Exercise details>
All entries shown below must be given again word for word.

Data to examine>
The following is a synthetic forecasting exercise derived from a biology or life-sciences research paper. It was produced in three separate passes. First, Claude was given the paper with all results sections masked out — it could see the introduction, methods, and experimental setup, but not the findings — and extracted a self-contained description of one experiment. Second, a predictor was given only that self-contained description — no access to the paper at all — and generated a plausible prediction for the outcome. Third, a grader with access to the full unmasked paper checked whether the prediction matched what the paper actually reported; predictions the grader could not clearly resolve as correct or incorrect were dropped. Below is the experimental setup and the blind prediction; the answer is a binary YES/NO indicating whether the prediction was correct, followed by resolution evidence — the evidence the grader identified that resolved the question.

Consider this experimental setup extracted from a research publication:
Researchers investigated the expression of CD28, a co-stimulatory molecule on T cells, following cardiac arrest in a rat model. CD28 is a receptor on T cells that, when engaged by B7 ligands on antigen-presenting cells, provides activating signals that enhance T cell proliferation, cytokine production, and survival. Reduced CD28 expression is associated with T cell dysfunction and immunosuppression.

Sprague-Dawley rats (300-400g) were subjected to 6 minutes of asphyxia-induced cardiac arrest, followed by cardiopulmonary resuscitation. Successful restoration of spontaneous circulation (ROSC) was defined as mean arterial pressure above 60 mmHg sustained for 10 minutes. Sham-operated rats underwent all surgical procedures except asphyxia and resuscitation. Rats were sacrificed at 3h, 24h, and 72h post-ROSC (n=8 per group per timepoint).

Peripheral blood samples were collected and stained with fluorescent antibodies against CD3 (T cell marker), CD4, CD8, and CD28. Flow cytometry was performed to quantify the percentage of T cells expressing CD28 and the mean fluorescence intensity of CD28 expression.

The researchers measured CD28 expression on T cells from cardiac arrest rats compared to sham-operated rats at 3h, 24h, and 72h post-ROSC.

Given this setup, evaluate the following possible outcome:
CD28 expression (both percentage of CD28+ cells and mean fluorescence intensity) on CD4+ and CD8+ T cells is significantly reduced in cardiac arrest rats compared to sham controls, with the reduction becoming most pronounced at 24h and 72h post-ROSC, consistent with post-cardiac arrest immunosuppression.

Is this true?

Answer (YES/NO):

Response area>
The following is a synthetic forecasting exercise derived from a biology or life-sciences research paper. It was produced in three separate passes. First, Claude was given the paper with all results sections masked out — it could see the introduction, methods, and experimental setup, but not the findings — and extracted a self-contained description of one experiment. Second, a predictor was given only that self-contained description — no access to the paper at all — and generated a plausible prediction for the outcome. Third, a grader with access to the full unmasked paper checked whether the prediction matched what the paper actually reported; predictions the grader could not clearly resolve as correct or incorrect were dropped. Below is the experimental setup and the blind prediction; the answer is a binary YES/NO indicating whether the prediction was correct, followed by resolution evidence — the evidence the grader identified that resolved the question.

Consider this experimental setup extracted from a research publication:
Researchers investigated the expression of CD28, a co-stimulatory molecule on T cells, following cardiac arrest in a rat model. CD28 is a receptor on T cells that, when engaged by B7 ligands on antigen-presenting cells, provides activating signals that enhance T cell proliferation, cytokine production, and survival. Reduced CD28 expression is associated with T cell dysfunction and immunosuppression.

Sprague-Dawley rats (300-400g) were subjected to 6 minutes of asphyxia-induced cardiac arrest, followed by cardiopulmonary resuscitation. Successful restoration of spontaneous circulation (ROSC) was defined as mean arterial pressure above 60 mmHg sustained for 10 minutes. Sham-operated rats underwent all surgical procedures except asphyxia and resuscitation. Rats were sacrificed at 3h, 24h, and 72h post-ROSC (n=8 per group per timepoint).

Peripheral blood samples were collected and stained with fluorescent antibodies against CD3 (T cell marker), CD4, CD8, and CD28. Flow cytometry was performed to quantify the percentage of T cells expressing CD28 and the mean fluorescence intensity of CD28 expression.

The researchers measured CD28 expression on T cells from cardiac arrest rats compared to sham-operated rats at 3h, 24h, and 72h post-ROSC.

Given this setup, evaluate the following possible outcome:
CD28 expression (both percentage of CD28+ cells and mean fluorescence intensity) on CD4+ and CD8+ T cells is significantly reduced in cardiac arrest rats compared to sham controls, with the reduction becoming most pronounced at 24h and 72h post-ROSC, consistent with post-cardiac arrest immunosuppression.

Is this true?

Answer (YES/NO):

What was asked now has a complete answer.